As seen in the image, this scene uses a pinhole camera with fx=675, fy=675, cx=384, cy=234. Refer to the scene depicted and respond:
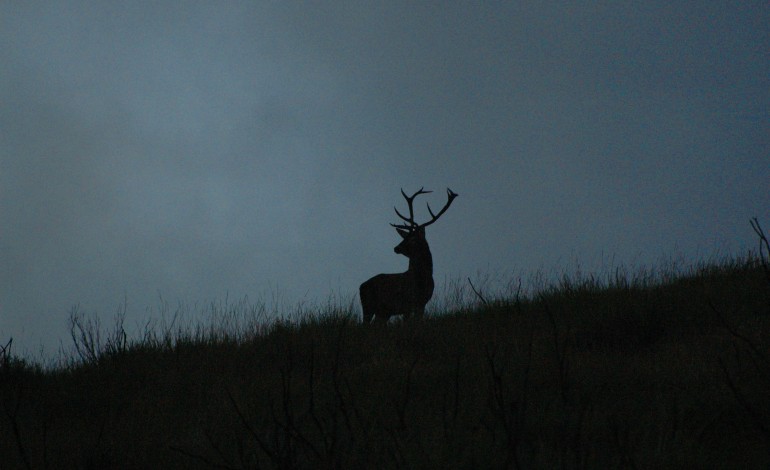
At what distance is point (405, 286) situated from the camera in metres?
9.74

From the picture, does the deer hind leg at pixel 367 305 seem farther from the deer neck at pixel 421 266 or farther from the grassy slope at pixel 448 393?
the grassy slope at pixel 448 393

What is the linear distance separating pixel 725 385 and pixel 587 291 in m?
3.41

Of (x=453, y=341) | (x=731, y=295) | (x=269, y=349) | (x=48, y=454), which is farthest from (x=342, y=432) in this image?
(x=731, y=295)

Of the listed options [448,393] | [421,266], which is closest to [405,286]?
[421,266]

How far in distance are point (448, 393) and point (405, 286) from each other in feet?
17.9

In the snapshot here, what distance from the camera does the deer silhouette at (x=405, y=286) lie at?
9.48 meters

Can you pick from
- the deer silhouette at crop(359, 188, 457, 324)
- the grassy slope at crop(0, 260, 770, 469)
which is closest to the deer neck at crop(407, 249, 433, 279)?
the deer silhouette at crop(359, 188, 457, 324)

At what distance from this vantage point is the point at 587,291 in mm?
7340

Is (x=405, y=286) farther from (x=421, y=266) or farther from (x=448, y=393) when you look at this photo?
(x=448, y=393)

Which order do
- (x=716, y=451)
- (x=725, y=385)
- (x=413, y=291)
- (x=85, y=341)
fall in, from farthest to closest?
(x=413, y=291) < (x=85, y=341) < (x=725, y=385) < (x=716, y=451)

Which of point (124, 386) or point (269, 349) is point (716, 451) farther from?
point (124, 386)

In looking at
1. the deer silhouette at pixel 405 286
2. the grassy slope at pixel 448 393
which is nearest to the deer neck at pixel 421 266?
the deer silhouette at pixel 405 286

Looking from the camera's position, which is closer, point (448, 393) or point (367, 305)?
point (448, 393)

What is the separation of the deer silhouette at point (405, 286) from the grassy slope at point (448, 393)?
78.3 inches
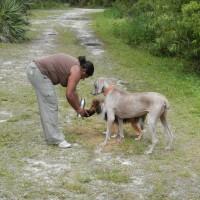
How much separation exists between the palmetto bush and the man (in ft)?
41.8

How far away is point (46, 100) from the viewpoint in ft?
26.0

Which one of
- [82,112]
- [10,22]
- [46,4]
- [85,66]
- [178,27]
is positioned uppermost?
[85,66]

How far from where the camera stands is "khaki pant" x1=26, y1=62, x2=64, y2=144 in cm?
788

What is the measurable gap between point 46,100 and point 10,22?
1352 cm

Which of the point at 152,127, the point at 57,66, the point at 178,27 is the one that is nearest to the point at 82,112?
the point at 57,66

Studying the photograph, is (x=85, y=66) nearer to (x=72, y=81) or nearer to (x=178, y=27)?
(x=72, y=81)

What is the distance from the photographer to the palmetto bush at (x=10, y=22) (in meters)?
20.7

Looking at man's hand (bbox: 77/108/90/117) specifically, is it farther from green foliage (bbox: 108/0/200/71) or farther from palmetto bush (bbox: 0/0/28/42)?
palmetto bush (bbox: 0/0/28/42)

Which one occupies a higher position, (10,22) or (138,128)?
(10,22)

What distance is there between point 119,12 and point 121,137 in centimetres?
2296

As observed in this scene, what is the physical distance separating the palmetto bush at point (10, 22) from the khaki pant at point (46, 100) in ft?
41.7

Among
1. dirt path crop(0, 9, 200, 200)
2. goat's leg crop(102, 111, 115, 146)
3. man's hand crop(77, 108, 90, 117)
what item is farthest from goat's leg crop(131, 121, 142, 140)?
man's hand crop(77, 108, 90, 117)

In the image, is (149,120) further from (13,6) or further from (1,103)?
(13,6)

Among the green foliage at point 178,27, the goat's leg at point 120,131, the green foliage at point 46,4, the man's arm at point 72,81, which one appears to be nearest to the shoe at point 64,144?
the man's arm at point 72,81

→ **What is required**: Can you give all of these records again with "farthest" swapped for "most distant" everywhere, changing nothing else and leaving the pictures out?

→ **Final answer**:
As seen in the image, this scene uses a pinhole camera with fx=675, fy=675, cx=384, cy=234. Refer to the scene depicted and respond:
At what distance is point (405, 286) situated from the camera in metres?
9.74

From the picture, does the deer hind leg at pixel 367 305 seem farther from the deer neck at pixel 421 266 or farther from the grassy slope at pixel 448 393?
the grassy slope at pixel 448 393

What is the linear distance separating pixel 725 385 and pixel 587 291 in m?
3.41

Of (x=453, y=341) | (x=731, y=295) | (x=269, y=349) | (x=48, y=454), which is most distant from (x=342, y=432) in this image?
(x=731, y=295)

Of the listed options [448,393] | [421,266], which is closest to [405,286]?
[421,266]

How far in distance are point (448, 393) and point (405, 286) from each other in feet?
17.9

In the snapshot here, what distance from the camera does the deer silhouette at (x=405, y=286) lie at?
9.48 meters

Can you pick from
- the deer silhouette at crop(359, 188, 457, 324)
- the grassy slope at crop(0, 260, 770, 469)
which is closest to the deer neck at crop(407, 249, 433, 279)?
the deer silhouette at crop(359, 188, 457, 324)

At what distance from this vantage point is the point at 587,291 in mm?
7340

Is (x=405, y=286) farther from (x=421, y=266) or farther from (x=448, y=393) when you look at this photo?
(x=448, y=393)

Which order do
- (x=716, y=451)
- (x=725, y=385)
- (x=413, y=291)
- (x=85, y=341)
fall in, from most distant to closest?
(x=413, y=291) < (x=85, y=341) < (x=725, y=385) < (x=716, y=451)

Which of point (124, 386) or point (269, 349) is point (716, 451) farther from?
point (124, 386)

In looking at
1. the deer silhouette at pixel 405 286
2. the grassy slope at pixel 448 393
which is nearest to the deer neck at pixel 421 266?
the deer silhouette at pixel 405 286

Looking from the camera's position, which is closer, point (448, 393) or point (367, 305)?
point (448, 393)

What is the separation of the deer silhouette at point (405, 286) from the grassy slope at point (448, 393)?
78.3 inches
How much separation exists between the palmetto bush and the man (in ft)?
41.8

How far away is point (46, 100) from the viewpoint in ft?
26.0

Which one of
- [82,112]
- [10,22]
- [46,4]
- [85,66]
- [178,27]
is positioned uppermost?
[85,66]

How far from where the camera stands is "khaki pant" x1=26, y1=62, x2=64, y2=144 in cm?
788

What is the measurable gap between point 46,100 and point 10,22?
1352 cm

Which of the point at 152,127, the point at 57,66, the point at 178,27 is the one that is nearest to the point at 82,112?
the point at 57,66

Studying the photograph, is (x=85, y=66) nearer to (x=72, y=81) or nearer to (x=178, y=27)?
(x=72, y=81)

What is the distance from the photographer to the palmetto bush at (x=10, y=22) (in meters)?
20.7

Looking at man's hand (bbox: 77/108/90/117) specifically, is it farther from green foliage (bbox: 108/0/200/71) or farther from palmetto bush (bbox: 0/0/28/42)?
palmetto bush (bbox: 0/0/28/42)

Which one occupies a higher position, (10,22) or (138,128)?
(10,22)

What distance is there between point 119,12 and point 121,137 in centimetres?
2296

As observed in this scene, what is the physical distance separating the palmetto bush at point (10, 22) from the khaki pant at point (46, 100) in ft?
41.7

Among
1. dirt path crop(0, 9, 200, 200)
2. goat's leg crop(102, 111, 115, 146)
3. man's hand crop(77, 108, 90, 117)
what item is most distant from goat's leg crop(131, 121, 142, 140)?
man's hand crop(77, 108, 90, 117)

In the image, is (149,120) further from (13,6) or further from (1,103)?
(13,6)

Among the green foliage at point 178,27, the goat's leg at point 120,131, the green foliage at point 46,4, the man's arm at point 72,81, which one appears to be nearest to the shoe at point 64,144?
the man's arm at point 72,81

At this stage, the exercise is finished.